Yes, the Supreme Court has a redesigned website

I noticed it yesterday, as at least one commenter did, too. The Supreme Court's press release about the new site can be found here.

Pending contradiction by OED, or at least by Lexis, I will submit that this press release probably marks the first use of the word "mega-menu" by a state's highest reviewing court.

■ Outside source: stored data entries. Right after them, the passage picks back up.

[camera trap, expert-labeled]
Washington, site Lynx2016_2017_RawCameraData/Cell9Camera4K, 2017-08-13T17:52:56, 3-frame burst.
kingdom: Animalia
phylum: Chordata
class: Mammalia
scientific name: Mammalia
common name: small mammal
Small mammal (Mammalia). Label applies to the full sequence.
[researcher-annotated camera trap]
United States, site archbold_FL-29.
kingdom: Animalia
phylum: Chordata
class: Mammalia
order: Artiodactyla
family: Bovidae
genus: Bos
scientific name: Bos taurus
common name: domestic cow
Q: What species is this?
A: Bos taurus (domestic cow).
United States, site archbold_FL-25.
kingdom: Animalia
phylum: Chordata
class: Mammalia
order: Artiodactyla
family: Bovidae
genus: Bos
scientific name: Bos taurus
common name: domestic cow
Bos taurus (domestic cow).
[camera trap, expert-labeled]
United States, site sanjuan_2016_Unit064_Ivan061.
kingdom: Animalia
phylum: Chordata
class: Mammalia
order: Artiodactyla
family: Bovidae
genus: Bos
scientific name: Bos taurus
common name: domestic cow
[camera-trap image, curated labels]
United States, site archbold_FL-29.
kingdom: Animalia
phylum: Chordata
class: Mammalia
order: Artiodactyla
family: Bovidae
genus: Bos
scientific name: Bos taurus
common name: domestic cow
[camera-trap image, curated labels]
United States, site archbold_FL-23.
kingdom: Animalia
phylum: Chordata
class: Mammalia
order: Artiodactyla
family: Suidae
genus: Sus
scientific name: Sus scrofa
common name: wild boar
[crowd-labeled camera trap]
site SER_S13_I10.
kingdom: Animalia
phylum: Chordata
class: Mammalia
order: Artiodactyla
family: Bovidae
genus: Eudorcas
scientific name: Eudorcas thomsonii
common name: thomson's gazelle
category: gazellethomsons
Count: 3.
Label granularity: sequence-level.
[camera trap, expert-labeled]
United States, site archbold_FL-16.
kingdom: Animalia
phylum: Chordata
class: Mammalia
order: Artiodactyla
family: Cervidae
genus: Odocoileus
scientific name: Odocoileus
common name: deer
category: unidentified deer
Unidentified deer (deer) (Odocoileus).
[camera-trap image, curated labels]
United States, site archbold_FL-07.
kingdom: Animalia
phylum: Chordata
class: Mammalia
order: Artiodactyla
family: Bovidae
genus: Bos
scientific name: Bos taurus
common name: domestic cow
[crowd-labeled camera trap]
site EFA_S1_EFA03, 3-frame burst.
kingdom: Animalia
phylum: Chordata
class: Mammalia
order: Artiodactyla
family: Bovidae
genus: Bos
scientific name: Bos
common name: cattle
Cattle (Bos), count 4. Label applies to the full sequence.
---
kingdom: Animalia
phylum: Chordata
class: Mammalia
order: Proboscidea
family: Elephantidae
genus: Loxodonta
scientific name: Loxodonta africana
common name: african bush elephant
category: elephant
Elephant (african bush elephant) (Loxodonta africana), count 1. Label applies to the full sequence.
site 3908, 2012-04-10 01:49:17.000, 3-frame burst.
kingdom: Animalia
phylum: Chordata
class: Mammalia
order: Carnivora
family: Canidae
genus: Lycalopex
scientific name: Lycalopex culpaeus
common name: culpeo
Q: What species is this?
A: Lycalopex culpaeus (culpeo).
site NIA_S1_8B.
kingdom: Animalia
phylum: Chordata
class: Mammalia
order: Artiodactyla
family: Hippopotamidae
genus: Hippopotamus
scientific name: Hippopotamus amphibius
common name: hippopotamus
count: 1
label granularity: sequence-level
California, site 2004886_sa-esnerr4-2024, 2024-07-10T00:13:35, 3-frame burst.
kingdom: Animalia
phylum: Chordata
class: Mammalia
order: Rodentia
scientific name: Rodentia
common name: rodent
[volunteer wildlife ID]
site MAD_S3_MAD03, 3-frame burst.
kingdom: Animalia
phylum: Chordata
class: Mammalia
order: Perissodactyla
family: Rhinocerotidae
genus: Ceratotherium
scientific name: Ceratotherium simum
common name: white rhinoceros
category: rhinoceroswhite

The commenter (named "Anonymous," to absolutely no one's surprise) gripes, correctly, that, while the new site purports to list all Cook County "at large" judges (i.e., countywide judges) and "resident" judges (i.e., subcircuit judges), the latter are no longer idenfitied by subcircuit, but only alphabetically. This, certainly, will make the process of guessing vacancies before they are publicly announced (seemingly as late in the election cycle as the law allows) that much more difficult.

But, perhaps, applied Kremlinology may no longer be required: The new website has a Judicial Vacancies page.

That's the good news. The bad news is that, so far, the relevant sub-page is blank.

But... who knows? The new website is just a couple of days old. Perhaps this public information will be soon be publicly available.